Dataset items
*** Begin section ***
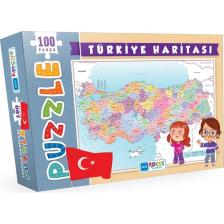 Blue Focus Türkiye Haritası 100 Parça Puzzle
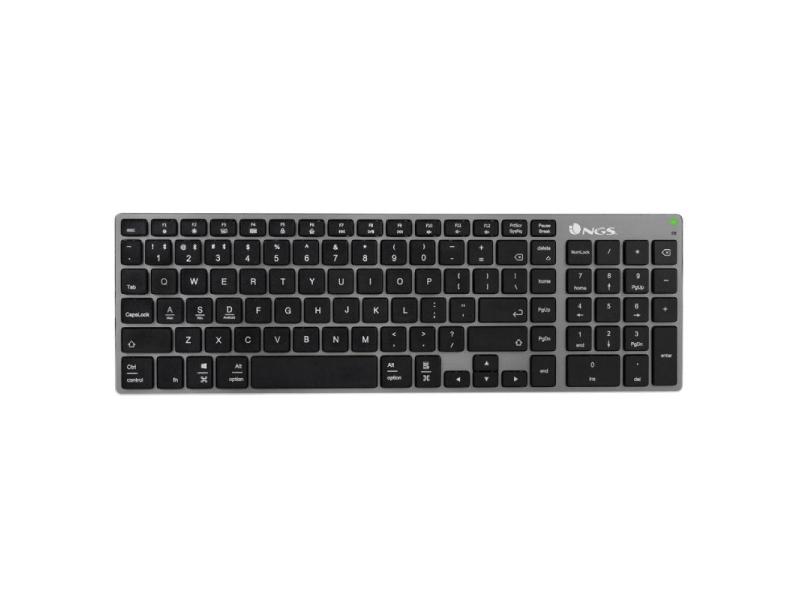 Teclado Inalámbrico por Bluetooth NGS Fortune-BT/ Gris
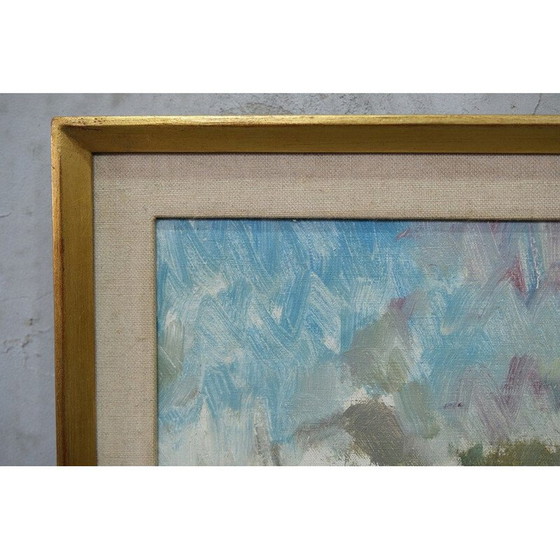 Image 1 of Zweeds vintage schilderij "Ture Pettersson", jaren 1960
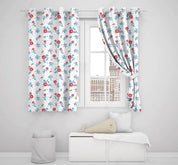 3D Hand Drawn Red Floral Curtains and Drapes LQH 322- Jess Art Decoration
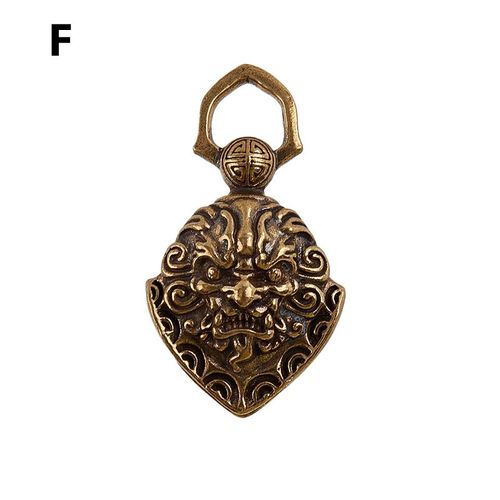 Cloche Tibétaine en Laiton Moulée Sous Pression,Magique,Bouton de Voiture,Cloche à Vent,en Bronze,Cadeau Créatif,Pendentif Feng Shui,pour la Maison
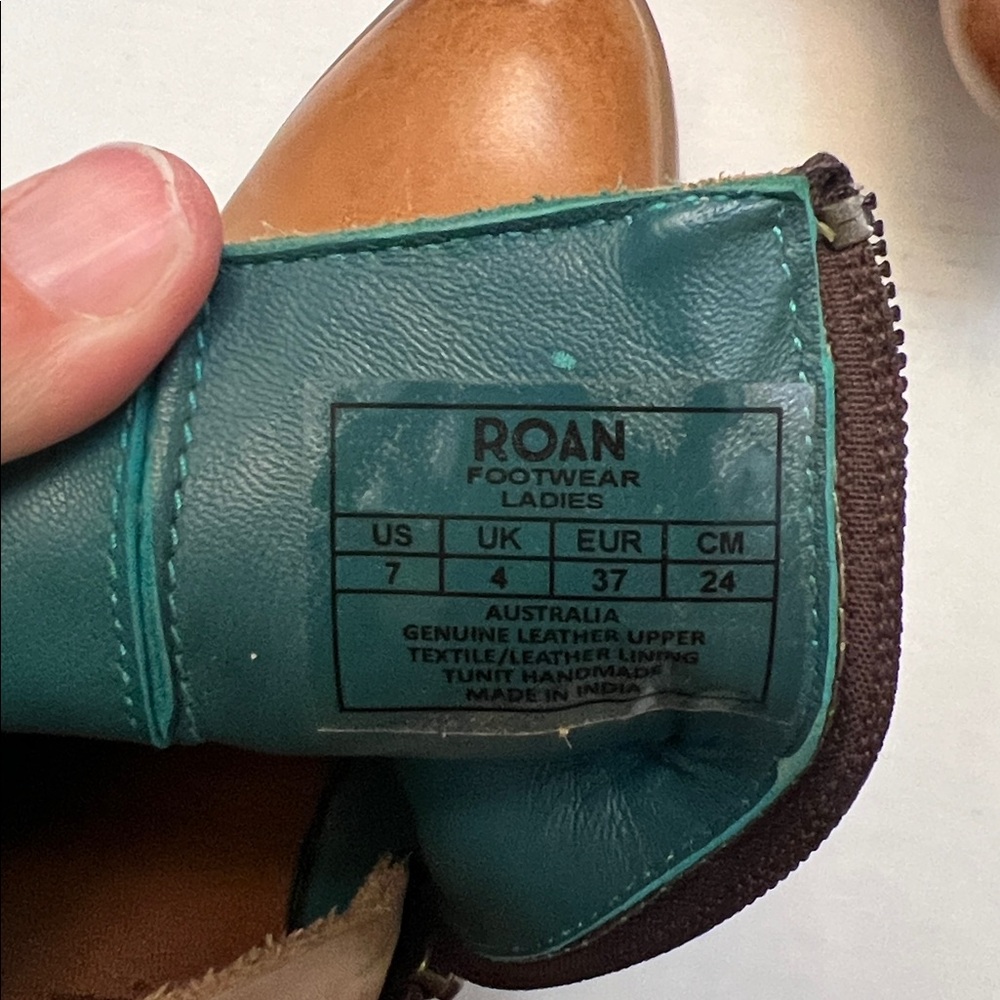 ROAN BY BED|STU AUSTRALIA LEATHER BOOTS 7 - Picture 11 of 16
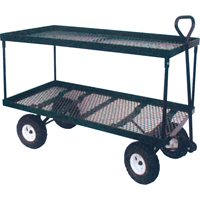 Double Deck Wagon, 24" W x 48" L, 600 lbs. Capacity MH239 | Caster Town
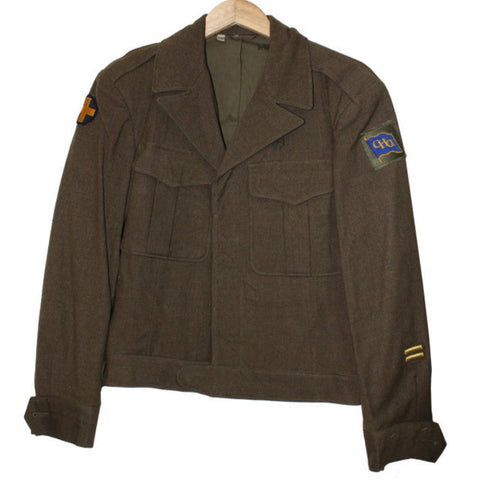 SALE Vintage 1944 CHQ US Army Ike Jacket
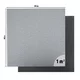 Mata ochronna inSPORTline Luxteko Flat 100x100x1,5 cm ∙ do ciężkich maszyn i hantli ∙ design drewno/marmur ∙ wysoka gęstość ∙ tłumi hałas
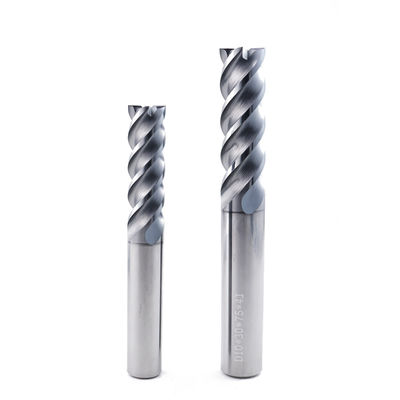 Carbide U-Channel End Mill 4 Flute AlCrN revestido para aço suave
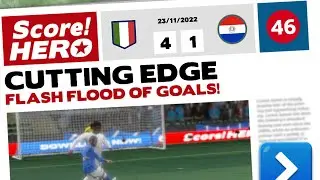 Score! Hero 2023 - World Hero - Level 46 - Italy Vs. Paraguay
*** End section ***
In the copy, include no pictures; otherwise transcribe the entries exactly.

 Blue Focus Türkiye Haritası 100 Parça Puzzle
 Teclado Inalámbrico por Bluetooth NGS Fortune-BT/ Gris
 Image 1 of Zweeds vintage schilderij "Ture Pettersson", jaren 1960
 3D Hand Drawn Red Floral Curtains and Drapes LQH 322- Jess Art Decoration
 Cloche Tibétaine en Laiton Moulée Sous Pression,Magique,Bouton de Voiture,Cloche à Vent,en Bronze,Cadeau Créatif,Pendentif Feng Shui,pour la Maison
 ROAN BY BED|STU AUSTRALIA LEATHER BOOTS 7 - Picture 11 of 16
 Double Deck Wagon, 24" W x 48" L, 600 lbs. Capacity MH239 | Caster Town
 SALE Vintage 1944 CHQ US Army Ike Jacket
 Mata ochronna inSPORTline Luxteko Flat 100x100x1,5 cm ∙ do ciężkich maszyn i hantli ∙ design drewno/marmur ∙ wysoka gęstość ∙ tłumi hałas
 Carbide U-Channel End Mill 4 Flute AlCrN revestido para aço suave
 Score! Hero 2023 - World Hero - Level 46 - Italy Vs. Paraguay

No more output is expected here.